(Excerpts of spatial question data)
-------

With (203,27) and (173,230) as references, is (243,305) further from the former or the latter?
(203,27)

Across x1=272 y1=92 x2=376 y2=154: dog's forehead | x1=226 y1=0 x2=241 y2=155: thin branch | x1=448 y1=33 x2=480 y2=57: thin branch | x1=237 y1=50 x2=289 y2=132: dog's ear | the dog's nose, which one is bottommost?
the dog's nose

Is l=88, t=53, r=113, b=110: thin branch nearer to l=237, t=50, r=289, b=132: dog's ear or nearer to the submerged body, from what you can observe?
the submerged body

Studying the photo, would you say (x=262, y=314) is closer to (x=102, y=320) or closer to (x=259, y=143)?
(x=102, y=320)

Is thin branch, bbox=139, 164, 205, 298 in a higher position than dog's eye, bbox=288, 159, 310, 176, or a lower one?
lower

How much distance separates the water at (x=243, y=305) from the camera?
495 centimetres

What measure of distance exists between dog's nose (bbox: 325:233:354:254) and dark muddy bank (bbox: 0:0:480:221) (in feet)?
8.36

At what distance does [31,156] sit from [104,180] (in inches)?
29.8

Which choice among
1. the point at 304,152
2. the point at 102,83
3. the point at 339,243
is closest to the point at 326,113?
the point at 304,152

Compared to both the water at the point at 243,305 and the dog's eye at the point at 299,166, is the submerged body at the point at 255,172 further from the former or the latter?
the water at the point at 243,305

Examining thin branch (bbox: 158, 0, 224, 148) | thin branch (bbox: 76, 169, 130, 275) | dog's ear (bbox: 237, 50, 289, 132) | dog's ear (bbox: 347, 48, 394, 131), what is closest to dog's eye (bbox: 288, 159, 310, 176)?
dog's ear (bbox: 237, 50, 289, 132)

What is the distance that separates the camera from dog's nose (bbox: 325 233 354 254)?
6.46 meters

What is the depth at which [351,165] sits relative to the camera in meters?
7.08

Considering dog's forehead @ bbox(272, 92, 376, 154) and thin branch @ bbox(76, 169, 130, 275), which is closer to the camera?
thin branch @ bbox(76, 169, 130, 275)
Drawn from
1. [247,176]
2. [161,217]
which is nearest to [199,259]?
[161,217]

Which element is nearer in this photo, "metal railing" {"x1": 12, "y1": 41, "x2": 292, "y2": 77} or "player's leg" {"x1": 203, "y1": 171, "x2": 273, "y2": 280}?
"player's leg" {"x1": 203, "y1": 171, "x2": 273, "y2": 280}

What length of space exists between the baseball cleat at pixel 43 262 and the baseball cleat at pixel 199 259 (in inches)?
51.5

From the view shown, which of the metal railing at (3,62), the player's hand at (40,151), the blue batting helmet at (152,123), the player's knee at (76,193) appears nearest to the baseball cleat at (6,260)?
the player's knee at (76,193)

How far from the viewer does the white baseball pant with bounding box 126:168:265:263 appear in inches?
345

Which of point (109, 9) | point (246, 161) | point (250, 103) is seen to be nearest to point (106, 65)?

-------

■ **STATED EXERCISE**: Give all the entries again exactly; leave none out.

■ **ANSWER TO THIS TASK**:
With (203,27) and (173,230) as references, is (243,305) further from the former or the latter?
(203,27)

Across x1=272 y1=92 x2=376 y2=154: dog's forehead | x1=226 y1=0 x2=241 y2=155: thin branch | x1=448 y1=33 x2=480 y2=57: thin branch | x1=237 y1=50 x2=289 y2=132: dog's ear | the dog's nose, which one is bottommost?
the dog's nose

Is l=88, t=53, r=113, b=110: thin branch nearer to l=237, t=50, r=289, b=132: dog's ear or nearer to the submerged body, from what you can observe?
the submerged body

Studying the photo, would you say (x=262, y=314) is closer to (x=102, y=320) or closer to (x=259, y=143)?
(x=102, y=320)

Is thin branch, bbox=139, 164, 205, 298 in a higher position than dog's eye, bbox=288, 159, 310, 176, or a lower one?
lower

How much distance separates the water at (x=243, y=305) from the camera?
495 centimetres

What measure of distance exists between dog's nose (bbox: 325:233:354:254) and dark muddy bank (bbox: 0:0:480:221) (in feet)?
8.36

At what distance does [31,156] sit from [104,180] (in inches)?
29.8

Which choice among
1. the point at 304,152
2. the point at 102,83
3. the point at 339,243
is closest to the point at 326,113?
the point at 304,152

Compared to both the water at the point at 243,305 and the dog's eye at the point at 299,166, is the submerged body at the point at 255,172 further from the former or the latter?
the water at the point at 243,305

Examining thin branch (bbox: 158, 0, 224, 148) | thin branch (bbox: 76, 169, 130, 275) | dog's ear (bbox: 237, 50, 289, 132) | dog's ear (bbox: 347, 48, 394, 131), what is closest to dog's eye (bbox: 288, 159, 310, 176)?
dog's ear (bbox: 237, 50, 289, 132)

What is the distance that separates the camera from dog's nose (bbox: 325 233 354 254)?
6.46 meters

What is the depth at which [351,165] sits relative to the camera in meters?
7.08

Considering dog's forehead @ bbox(272, 92, 376, 154) and thin branch @ bbox(76, 169, 130, 275), which is closer to the camera?
thin branch @ bbox(76, 169, 130, 275)
Drawn from
1. [247,176]
2. [161,217]
which is nearest to [199,259]?
[161,217]

Which element is nearer in this photo, "metal railing" {"x1": 12, "y1": 41, "x2": 292, "y2": 77} or "player's leg" {"x1": 203, "y1": 171, "x2": 273, "y2": 280}?
"player's leg" {"x1": 203, "y1": 171, "x2": 273, "y2": 280}

What length of space exists between the baseball cleat at pixel 43 262 and the baseball cleat at pixel 199 259 (in inches)?
51.5

From the view shown, which of the metal railing at (3,62), the player's hand at (40,151), the blue batting helmet at (152,123), the player's knee at (76,193) appears nearest to the baseball cleat at (6,260)?
the player's knee at (76,193)

How far from the viewer does the white baseball pant with bounding box 126:168:265:263 appear in inches?
345

Which of point (109, 9) | point (246, 161) | point (250, 103) is seen to be nearest to point (106, 65)?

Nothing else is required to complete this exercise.